Couverture Le portrait du lapin

La couverture avec ce lapin dans un tableau m’a tout de suite attirée. Si j’avais l’espoir de trouver des références à Alice au pays des merveilles, ce sont des références d’un tout autre genre que j’ai découvert dans ce truculent album jeunesse !

Alors que Lapin prenait son thé, son domestique lui apporte une lettre, celle d’une actrice de New York qui cherche époux. Attiré par cette belette qui lui a envoyé une photo en plus d’une lettre, il se met en tête de lui conter fleurette ou, du moins, de lui envoyer son portrait. Lapin est riche, mais lapin ne connaît rien à l’art, heureusement, son ami Cochon lui conseille un peintre.

Notre Lapin fera des débuts hésitants dans un monde de l’art et de l’art contemporain dans lequel il n’a aucun, mais alors aucun repère. Mais puisque, apparemment, il faut parfois un certain temps pour apprécier un tableau, Lapin accepte celui qu’on lui vend malgré ses doutes. 

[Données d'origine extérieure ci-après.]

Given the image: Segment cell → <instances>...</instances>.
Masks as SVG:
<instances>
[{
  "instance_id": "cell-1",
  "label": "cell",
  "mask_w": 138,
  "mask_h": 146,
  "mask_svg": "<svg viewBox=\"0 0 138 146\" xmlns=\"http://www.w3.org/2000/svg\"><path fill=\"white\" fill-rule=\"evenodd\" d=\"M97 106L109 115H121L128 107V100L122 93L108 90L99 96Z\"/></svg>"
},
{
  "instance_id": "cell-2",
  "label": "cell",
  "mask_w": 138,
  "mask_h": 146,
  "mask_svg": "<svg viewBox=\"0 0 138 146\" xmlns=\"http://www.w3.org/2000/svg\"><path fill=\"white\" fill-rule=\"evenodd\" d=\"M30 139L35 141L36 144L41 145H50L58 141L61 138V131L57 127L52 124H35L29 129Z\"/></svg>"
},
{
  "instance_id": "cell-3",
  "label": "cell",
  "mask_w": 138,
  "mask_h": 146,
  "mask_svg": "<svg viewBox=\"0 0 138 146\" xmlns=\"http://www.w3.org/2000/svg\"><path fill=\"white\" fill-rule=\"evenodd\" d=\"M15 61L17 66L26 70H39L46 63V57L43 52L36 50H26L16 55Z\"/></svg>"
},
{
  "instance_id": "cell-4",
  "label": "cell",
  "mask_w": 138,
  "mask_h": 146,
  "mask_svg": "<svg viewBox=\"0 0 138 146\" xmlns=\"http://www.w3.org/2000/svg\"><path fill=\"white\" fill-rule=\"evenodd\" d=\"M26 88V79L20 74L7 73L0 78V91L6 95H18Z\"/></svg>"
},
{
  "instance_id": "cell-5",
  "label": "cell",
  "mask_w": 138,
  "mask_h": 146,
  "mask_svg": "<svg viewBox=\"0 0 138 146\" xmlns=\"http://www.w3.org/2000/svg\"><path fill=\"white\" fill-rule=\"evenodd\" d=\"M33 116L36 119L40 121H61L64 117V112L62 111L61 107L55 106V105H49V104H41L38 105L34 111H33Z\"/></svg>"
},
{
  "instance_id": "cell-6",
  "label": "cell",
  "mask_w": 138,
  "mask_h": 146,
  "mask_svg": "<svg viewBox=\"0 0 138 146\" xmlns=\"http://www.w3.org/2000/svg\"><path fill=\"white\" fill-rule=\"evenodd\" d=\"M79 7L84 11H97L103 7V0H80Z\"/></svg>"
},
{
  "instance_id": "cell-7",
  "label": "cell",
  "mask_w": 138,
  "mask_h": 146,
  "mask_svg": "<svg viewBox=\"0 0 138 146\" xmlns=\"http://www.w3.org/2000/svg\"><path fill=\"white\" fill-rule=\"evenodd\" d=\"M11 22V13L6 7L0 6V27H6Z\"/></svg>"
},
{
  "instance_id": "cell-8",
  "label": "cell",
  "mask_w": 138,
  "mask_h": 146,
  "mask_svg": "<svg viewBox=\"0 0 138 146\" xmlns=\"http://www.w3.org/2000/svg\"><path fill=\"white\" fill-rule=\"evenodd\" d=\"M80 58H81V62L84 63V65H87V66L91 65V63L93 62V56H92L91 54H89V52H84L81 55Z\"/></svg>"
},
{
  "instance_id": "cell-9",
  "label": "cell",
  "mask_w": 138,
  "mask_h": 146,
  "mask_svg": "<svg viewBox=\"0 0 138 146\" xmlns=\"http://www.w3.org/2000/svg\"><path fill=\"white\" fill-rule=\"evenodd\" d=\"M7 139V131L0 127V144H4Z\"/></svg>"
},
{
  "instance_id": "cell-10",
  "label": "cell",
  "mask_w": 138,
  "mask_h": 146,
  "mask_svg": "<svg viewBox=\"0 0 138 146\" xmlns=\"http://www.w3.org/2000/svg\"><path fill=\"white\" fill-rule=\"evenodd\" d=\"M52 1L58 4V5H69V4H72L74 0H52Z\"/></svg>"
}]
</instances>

J’ai adoré cette plongée en rimes dans le monde de l’art, des apparences et des faux-semblants, avec un protagoniste dont on se joue, mais qui, vous le verrez, n’est pas dénué de ressources. Ayant très peu de connaissances artistiques, mais assez toutefois pour saisir les références présentes dans cet album, je me suis sentie assez proche de ce lapin plongé dans un monde inconnu. J’ai d’ailleurs partagé son scepticisme devant certaines œuvres d’art moderne, en même temps que devant son propre portrait…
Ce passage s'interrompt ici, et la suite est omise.